河口公男の絵画:元国立西洋美術館保存修復研究員の絵画への理解はどの様なものだったか?

油彩画の修復家として、専門は北方ルネッサンス絵画、特に初期フランドル絵画を学んできた経験の集大成を試みる

スーパームーンを見逃した月見草

2021-05-27 17:26:22 | 絵画

ここ島根県浜田市は5月25日は曇りだった。庭の可愛い月見草は夕刻には花びらを開いて待っていたのに、真っ暗だったのだ。もう月見草の季節になっているが、雨が降るとつぼみが閉じてしまって、梅雨の時期は寂しいけれど、頑張って雨の中咲いているけなげな子もいる。

梅雨入り宣言をまだしていなかったか?今日になって梅雨前線が思考の太平洋側に近づいているとか・・・。しかしこのところ雨だったり、晴れたり、曇ったりでおまけに大風が吹いて、プランターのトマトも風よけが外せない。

いや、気象庁はおかしいのだ。我が家は梅雨入りはとっくの昔にあって、湿度が高くなると「ノミ」が大繁殖する毎年の傾向が始まって、私は二週間前から毎日ノミと闘っている。なぜ湿度が高くなるとノミが元気になるのか分からない。何処で生まれて・・・おそらく猫だといえるが、だれが廊下に数十匹のノミをばらまいているのか?・・・・廊下にいるノミは(今年はしょうゆ君が突然廊下にウン子をしなくなったので・・・)私が歩くと。その振動で待ち構えてズボンに飛び掛かってくる。素足なら直接足の上に乗っている。明るい色のズボンに黒いゴマより小さな点が無数について、ヒッチコック劇場だ。私はこの時期には殺虫スプレーが欠かせない。思いっきり彼らに吹きかけて殺す。そのままズボンから離れずそこで死ぬものもいれば、飛んで逃げるものもいる。逃げたものも生かしておかないぞ!!私は目を凝らして廊下や畳の上の逃げたノミを追うと断末魔のけいれんを起こしてひろひろッと蠢く(うごめく)のが何匹も見つかる。しねッツ!!
§
» **短い練習**: 月見草の抜粋によると、5月25日の島根県浜田市の天気はどうだったか。 記録は参照する必要がない。
§
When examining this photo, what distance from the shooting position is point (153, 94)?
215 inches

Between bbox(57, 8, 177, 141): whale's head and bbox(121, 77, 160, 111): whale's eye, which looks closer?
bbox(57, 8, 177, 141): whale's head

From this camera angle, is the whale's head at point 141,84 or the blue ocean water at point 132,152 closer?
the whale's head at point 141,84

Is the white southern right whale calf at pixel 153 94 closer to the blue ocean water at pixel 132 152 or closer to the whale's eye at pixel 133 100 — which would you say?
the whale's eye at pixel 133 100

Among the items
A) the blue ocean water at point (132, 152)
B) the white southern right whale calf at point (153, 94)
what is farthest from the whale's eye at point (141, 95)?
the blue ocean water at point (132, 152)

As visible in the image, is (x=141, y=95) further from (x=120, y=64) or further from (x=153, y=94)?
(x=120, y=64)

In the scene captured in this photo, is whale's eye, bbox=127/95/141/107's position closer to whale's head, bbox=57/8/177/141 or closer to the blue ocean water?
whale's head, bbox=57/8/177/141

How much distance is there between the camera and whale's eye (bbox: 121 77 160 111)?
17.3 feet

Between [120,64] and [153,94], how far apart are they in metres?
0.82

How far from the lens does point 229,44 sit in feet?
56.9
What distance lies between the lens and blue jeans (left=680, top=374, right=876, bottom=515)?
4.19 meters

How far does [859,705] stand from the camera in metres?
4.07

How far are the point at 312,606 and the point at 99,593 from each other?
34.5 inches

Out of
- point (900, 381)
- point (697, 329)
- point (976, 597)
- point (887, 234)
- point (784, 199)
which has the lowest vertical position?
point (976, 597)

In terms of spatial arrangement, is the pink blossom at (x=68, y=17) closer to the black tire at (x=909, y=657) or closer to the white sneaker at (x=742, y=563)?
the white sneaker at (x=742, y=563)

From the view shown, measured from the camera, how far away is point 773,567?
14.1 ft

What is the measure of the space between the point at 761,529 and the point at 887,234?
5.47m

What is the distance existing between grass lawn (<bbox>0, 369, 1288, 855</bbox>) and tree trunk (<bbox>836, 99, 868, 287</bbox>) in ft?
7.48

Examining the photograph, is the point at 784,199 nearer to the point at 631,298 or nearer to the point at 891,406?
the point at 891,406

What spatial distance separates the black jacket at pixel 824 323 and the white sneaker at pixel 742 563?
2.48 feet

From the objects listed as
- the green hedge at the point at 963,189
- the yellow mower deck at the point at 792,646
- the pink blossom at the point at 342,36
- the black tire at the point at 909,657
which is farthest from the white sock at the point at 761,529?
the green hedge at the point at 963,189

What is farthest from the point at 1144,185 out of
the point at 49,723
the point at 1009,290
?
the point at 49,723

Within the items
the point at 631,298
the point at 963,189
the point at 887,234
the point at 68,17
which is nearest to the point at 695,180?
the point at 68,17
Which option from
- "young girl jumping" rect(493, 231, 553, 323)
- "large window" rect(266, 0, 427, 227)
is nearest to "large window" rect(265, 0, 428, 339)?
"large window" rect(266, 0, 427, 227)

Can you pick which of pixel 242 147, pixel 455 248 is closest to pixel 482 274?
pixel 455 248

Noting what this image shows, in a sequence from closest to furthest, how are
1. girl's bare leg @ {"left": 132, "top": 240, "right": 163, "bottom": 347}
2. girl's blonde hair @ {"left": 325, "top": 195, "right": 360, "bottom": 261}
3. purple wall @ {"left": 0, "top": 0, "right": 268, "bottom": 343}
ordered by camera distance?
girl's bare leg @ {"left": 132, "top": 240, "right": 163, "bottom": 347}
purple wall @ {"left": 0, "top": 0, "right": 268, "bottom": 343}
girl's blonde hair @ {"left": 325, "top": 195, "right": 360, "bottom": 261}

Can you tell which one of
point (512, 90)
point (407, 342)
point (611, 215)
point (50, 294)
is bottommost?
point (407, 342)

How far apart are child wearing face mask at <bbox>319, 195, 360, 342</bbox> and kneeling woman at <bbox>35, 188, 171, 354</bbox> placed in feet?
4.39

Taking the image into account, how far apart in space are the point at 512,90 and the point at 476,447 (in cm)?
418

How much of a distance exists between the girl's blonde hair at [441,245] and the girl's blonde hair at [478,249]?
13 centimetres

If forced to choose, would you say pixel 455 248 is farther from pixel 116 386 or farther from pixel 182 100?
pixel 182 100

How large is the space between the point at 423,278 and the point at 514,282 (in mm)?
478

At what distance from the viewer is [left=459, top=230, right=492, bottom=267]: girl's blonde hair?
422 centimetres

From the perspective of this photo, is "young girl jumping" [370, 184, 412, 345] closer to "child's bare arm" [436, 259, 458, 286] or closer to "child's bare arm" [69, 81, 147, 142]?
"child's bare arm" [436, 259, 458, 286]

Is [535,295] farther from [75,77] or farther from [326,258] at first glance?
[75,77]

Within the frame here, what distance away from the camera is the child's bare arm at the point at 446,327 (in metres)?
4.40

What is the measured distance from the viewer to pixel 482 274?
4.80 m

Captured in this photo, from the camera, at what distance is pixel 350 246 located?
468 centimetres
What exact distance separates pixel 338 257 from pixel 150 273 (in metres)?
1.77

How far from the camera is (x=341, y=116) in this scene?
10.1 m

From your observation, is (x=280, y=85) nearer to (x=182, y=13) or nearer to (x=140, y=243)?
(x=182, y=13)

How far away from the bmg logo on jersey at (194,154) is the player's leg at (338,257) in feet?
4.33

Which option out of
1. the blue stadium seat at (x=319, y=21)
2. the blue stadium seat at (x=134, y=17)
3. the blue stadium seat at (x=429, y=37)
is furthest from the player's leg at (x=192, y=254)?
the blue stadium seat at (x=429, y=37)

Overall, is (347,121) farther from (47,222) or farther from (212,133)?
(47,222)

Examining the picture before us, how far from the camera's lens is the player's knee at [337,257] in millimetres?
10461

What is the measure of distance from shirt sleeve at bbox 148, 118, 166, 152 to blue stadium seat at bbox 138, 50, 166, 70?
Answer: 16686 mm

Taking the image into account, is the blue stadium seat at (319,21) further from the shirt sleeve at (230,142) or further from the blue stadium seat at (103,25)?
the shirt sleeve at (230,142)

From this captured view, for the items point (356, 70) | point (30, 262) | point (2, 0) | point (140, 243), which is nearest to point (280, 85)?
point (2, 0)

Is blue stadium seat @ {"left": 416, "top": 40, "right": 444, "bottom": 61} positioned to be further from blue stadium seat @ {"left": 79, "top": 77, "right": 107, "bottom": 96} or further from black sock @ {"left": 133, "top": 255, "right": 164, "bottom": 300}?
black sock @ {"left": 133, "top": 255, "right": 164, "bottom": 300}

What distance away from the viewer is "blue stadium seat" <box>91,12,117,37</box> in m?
§
» **最終結果**: 曇りだった。